### DIRECTIONS FOR THIS TASK
Reproduce, exactly and only, the lines of the data that follows from the one containing "Black / Petal" down to the one containing "2022 Jeep Wrangler", without pictures.

### Stored data
□ □ □ □ □ □ □
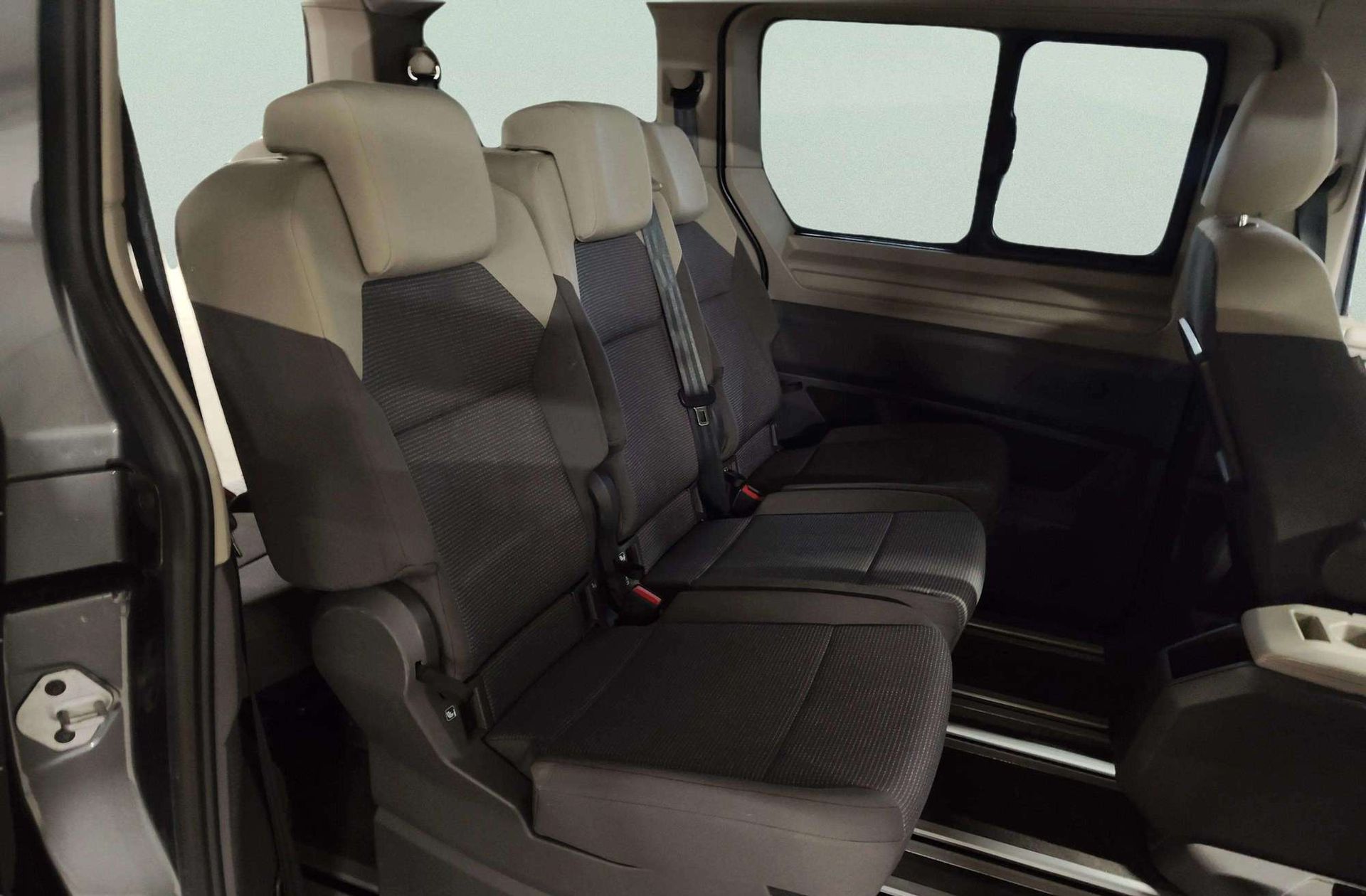 Volkswagen Multivan 1.4 TSI PHEV Batalla Corta DSG 7 plazas - foto 21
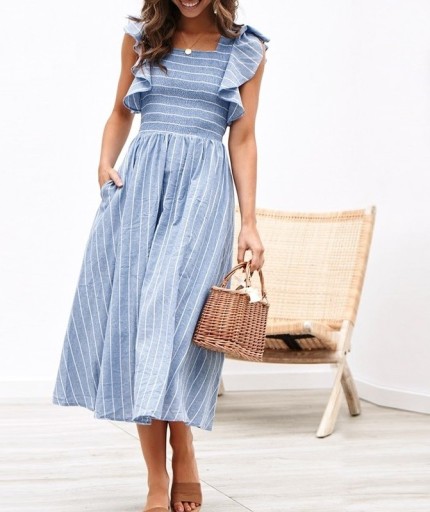 Vestido feminino com grandes folhos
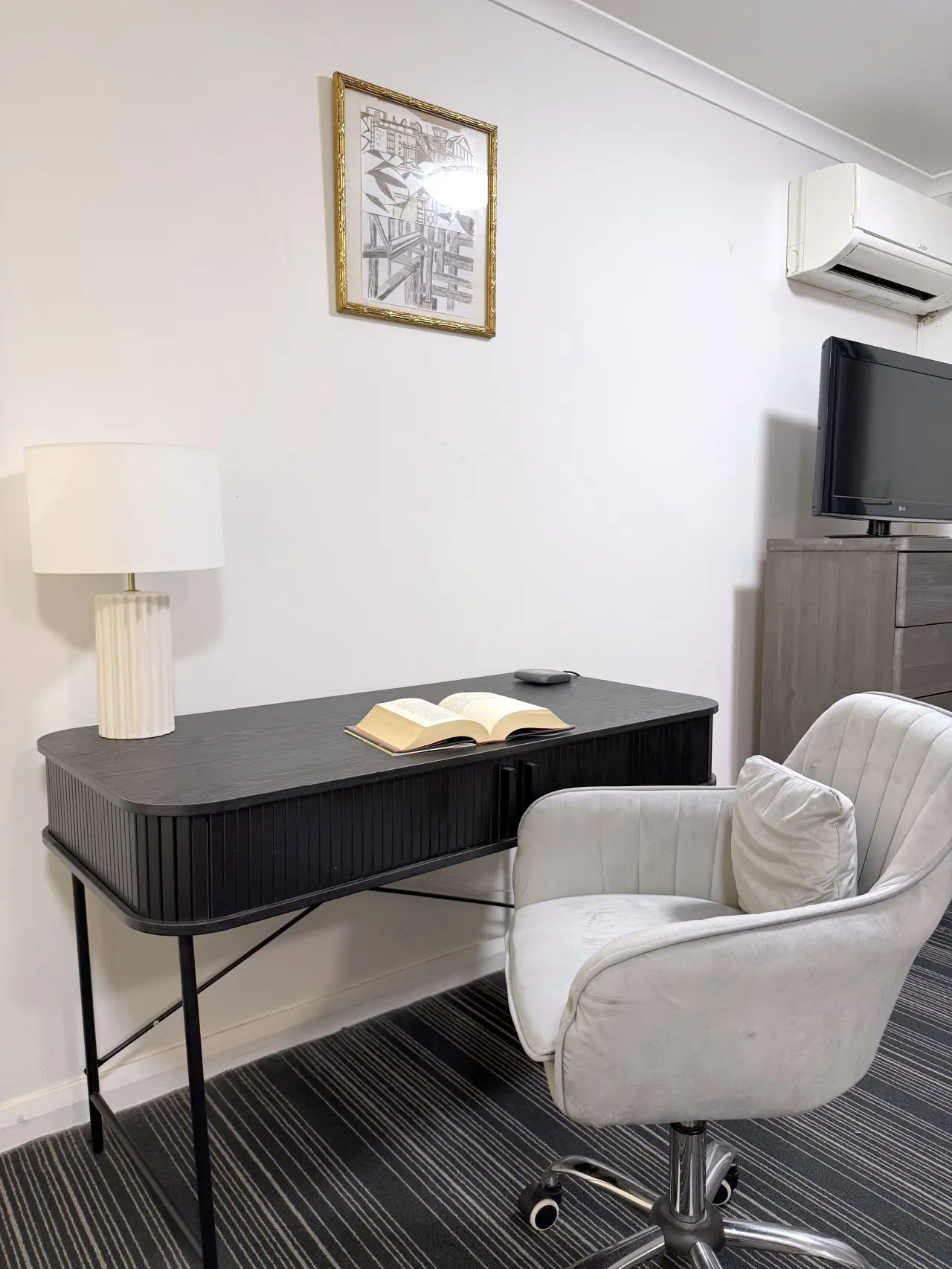 Spacious Studio Apartment in CBD Wi-Fi Included 18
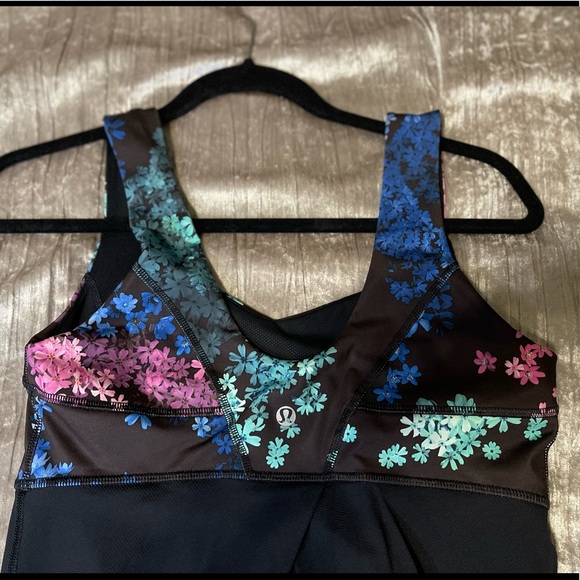 Lululemon Tame Me Tank
Black / Petal Pop Multi Size 6 - Picture 9 of 14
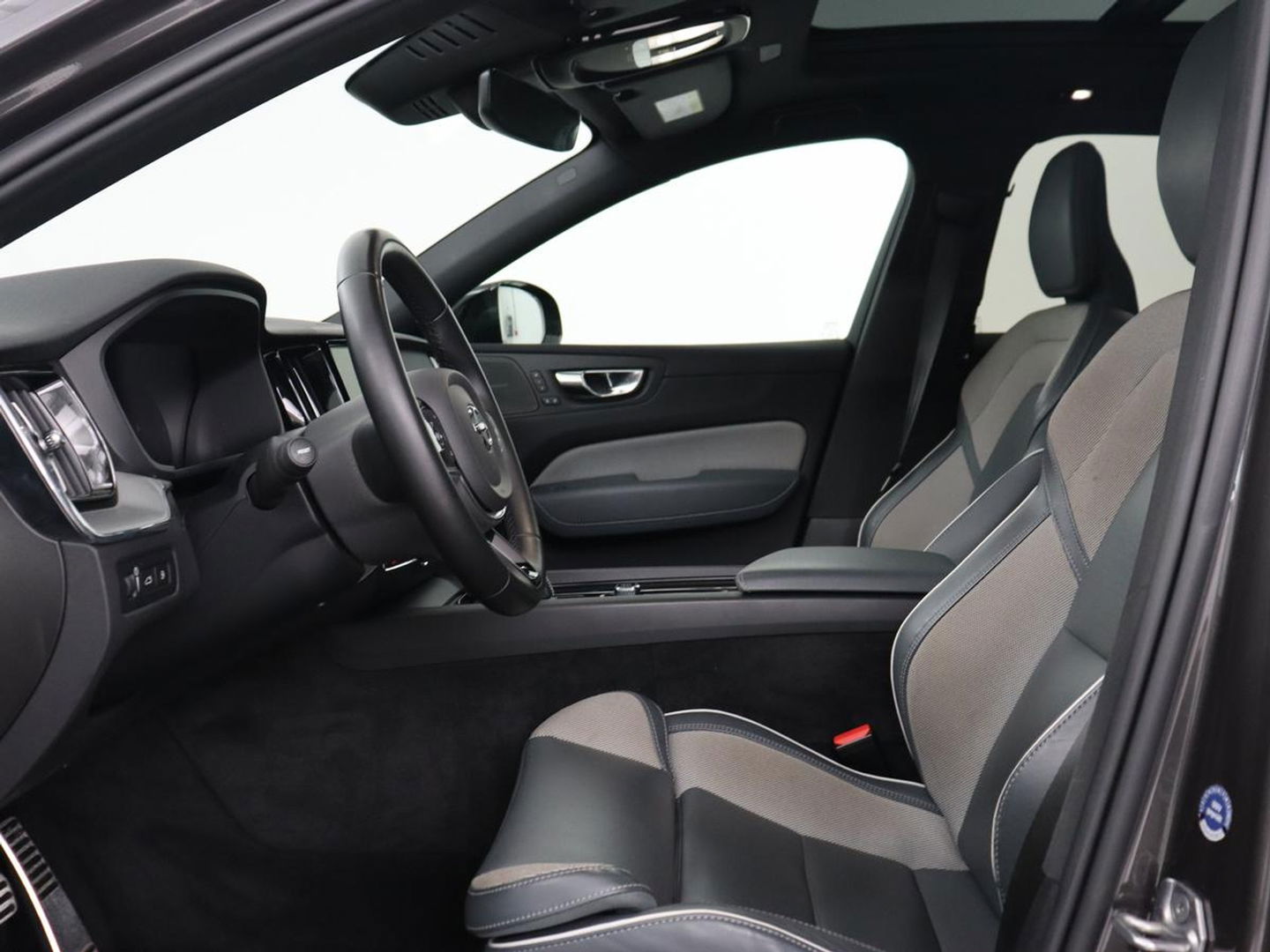Volvo XC60 2.0 Recharge T8 AWD R-Design | Panoramadak | Trekhaak | Stoel & stuurverwarming | 360 Camera | 21'' | Harman/Kardon | Adaptive cruise | Keyless | Carplay | Memory | PHEV | Plug In
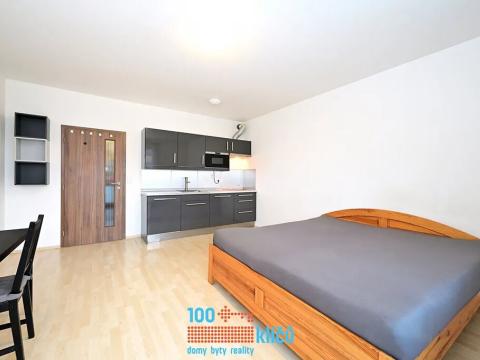 Pronájem bytu 1+kk, Praha - Písnice, Švihovská, 28 m2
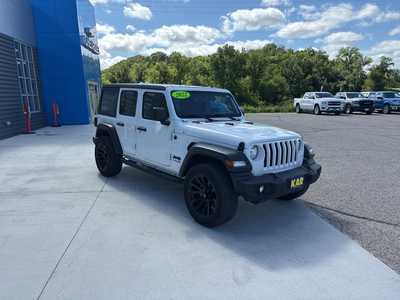 2022 Jeep Wrangler Unlimited, $32000. Photo 2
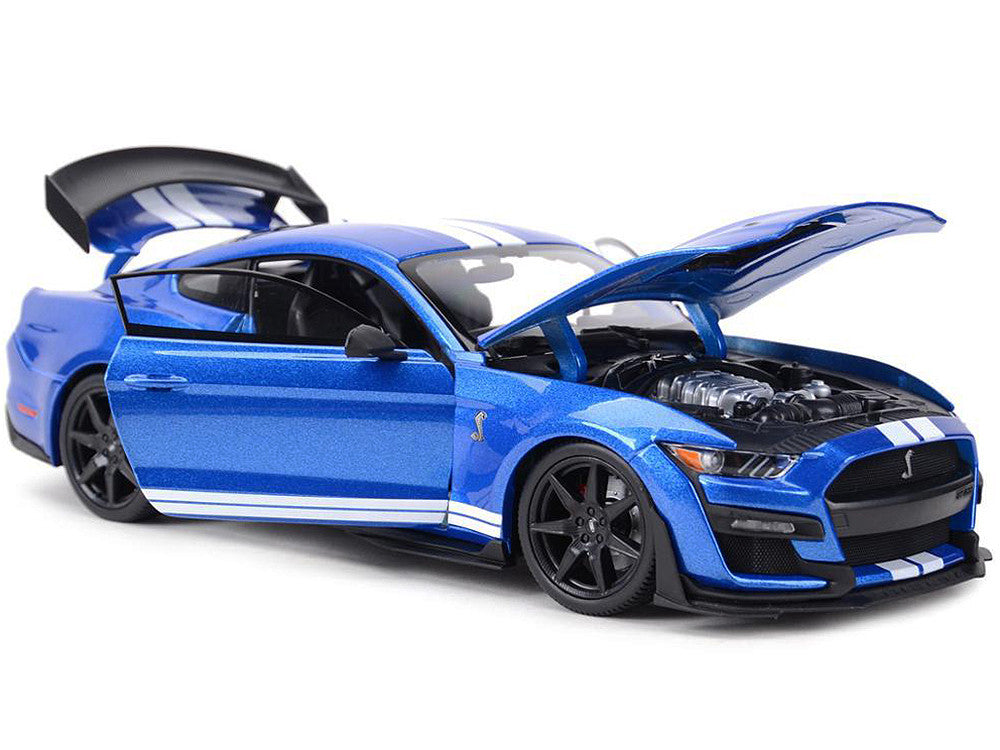 Maisto 1:18 2020 Ford Mustang Shelby GT500 Blue Metallic / White Stripes — product image 3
□ □ □ □ □ □ □
### SOLUTION TO THIS TASK
Black / Petal Pop Multi Size 6 - Picture 9 of 14
Volvo XC60 2.0 Recharge T8 AWD R-Design | Panoramadak | Trekhaak | Stoel & stuurverwarming | 360 Camera | 21'' | Harman/Kardon | Adaptive cruise | Keyless | Carplay | Memory | PHEV | Plug In
 Pronájem bytu 1+kk, Praha - Písnice, Švihovská, 28 m2
 2022 Jeep Wrangler Unlimited, $32000. Photo 2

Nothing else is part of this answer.